## Brief
Every line of the listing below needs to be reproduced exactly.

Segment Open

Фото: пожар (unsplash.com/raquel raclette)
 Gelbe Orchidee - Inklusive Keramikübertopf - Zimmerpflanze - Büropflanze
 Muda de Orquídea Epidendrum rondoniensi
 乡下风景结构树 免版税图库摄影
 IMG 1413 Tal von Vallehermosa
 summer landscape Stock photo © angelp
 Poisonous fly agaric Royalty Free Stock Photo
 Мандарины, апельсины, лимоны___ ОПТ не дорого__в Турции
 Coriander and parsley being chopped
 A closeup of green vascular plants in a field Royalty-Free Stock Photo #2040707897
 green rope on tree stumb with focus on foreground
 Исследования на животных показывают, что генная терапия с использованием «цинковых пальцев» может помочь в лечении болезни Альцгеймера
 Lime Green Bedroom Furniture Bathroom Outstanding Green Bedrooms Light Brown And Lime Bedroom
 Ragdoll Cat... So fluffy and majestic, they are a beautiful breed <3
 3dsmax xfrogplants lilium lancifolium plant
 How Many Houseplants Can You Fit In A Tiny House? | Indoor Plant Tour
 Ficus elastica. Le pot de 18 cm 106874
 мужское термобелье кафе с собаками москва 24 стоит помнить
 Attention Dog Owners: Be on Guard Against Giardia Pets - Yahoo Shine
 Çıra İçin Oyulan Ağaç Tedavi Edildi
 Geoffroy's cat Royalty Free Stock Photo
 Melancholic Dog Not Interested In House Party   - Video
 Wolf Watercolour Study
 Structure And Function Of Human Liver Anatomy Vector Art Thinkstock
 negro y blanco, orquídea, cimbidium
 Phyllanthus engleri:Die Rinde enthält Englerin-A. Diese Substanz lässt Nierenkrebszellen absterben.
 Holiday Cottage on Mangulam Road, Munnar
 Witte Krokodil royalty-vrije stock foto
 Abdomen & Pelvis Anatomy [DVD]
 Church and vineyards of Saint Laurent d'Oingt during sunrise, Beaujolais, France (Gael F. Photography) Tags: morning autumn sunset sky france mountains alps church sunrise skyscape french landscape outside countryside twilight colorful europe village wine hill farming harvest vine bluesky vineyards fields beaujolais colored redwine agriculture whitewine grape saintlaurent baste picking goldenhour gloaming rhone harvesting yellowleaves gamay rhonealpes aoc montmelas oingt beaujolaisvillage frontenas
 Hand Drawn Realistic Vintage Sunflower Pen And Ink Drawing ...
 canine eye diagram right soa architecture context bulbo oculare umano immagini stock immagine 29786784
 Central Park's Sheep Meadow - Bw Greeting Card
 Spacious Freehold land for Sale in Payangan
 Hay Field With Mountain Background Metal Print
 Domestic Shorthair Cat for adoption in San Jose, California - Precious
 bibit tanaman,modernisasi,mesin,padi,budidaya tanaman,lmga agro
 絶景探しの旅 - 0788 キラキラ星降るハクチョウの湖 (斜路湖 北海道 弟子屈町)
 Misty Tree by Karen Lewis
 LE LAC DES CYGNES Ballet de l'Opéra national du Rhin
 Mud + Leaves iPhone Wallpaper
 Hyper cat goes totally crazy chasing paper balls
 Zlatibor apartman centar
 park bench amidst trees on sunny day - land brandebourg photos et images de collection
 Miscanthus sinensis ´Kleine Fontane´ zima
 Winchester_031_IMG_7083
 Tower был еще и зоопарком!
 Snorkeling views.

Segment Closed

## Problem solution
Фото: пожар (unsplash.com/raquel raclette)
 Gelbe Orchidee - Inklusive Keramikübertopf - Zimmerpflanze - Büropflanze
 Muda de Orquídea Epidendrum rondoniensi
 乡下风景结构树 免版税图库摄影
 IMG 1413 Tal von Vallehermosa
 summer landscape Stock photo © angelp
 Poisonous fly agaric Royalty Free Stock Photo
 Мандарины, апельсины, лимоны___ ОПТ не дорого__в Турции
 Coriander and parsley being chopped
 A closeup of green vascular plants in a field Royalty-Free Stock Photo #2040707897
 green rope on tree stumb with focus on foreground
 Исследования на животных показывают, что генная терапия с использованием «цинковых пальцев» может помочь в лечении болезни Альцгеймера
 Lime Green Bedroom Furniture Bathroom Outstanding Green Bedrooms Light Brown And Lime Bedroom
 Ragdoll Cat... So fluffy and majestic, they are a beautiful breed <3
 3dsmax xfrogplants lilium lancifolium plant
 How Many Houseplants Can You Fit In A Tiny House? | Indoor Plant Tour
 Ficus elastica. Le pot de 18 cm 106874
 мужское термобелье кафе с собаками москва 24 стоит помнить
 Attention Dog Owners: Be on Guard Against Giardia Pets - Yahoo Shine
 Çıra İçin Oyulan Ağaç Tedavi Edildi
 Geoffroy's cat Royalty Free Stock Photo
 Melancholic Dog Not Interested In House Party   - Video
 Wolf Watercolour Study
 Structure And Function Of Human Liver Anatomy Vector Art Thinkstock
 negro y blanco, orquídea, cimbidium
 Phyllanthus engleri:Die Rinde enthält Englerin-A. Diese Substanz lässt Nierenkrebszellen absterben.
 Holiday Cottage on Mangulam Road, Munnar
 Witte Krokodil royalty-vrije stock foto
 Abdomen & Pelvis Anatomy [DVD]
 Church and vineyards of Saint Laurent d'Oingt during sunrise, Beaujolais, France (Gael F. Photography) Tags: morning autumn sunset sky france mountains alps church sunrise skyscape french landscape outside countryside twilight colorful europe village wine hill farming harvest vine bluesky vineyards fields beaujolais colored redwine agriculture whitewine grape saintlaurent baste picking goldenhour gloaming rhone harvesting yellowleaves gamay rhonealpes aoc montmelas oingt beaujolaisvillage frontenas
 Hand Drawn Realistic Vintage Sunflower Pen And Ink Drawing ...
 canine eye diagram right soa architecture context bulbo oculare umano immagini stock immagine 29786784
 Central Park's Sheep Meadow - Bw Greeting Card
 Spacious Freehold land for Sale in Payangan
 Hay Field With Mountain Background Metal Print
 Domestic Shorthair Cat for adoption in San Jose, California - Precious
 bibit tanaman,modernisasi,mesin,padi,budidaya tanaman,lmga agro
 絶景探しの旅 - 0788 キラキラ星降るハクチョウの湖 (斜路湖 北海道 弟子屈町)
 Misty Tree by Karen Lewis
 LE LAC DES CYGNES Ballet de l'Opéra national du Rhin
 Mud + Leaves iPhone Wallpaper
 Hyper cat goes totally crazy chasing paper balls
 Zlatibor apartman centar
 park bench amidst trees on sunny day - land brandebourg photos et images de collection
 Miscanthus sinensis ´Kleine Fontane´ zima
 Winchester_031_IMG_7083
 Tower был еще и зоопарком!
 Snorkeling views.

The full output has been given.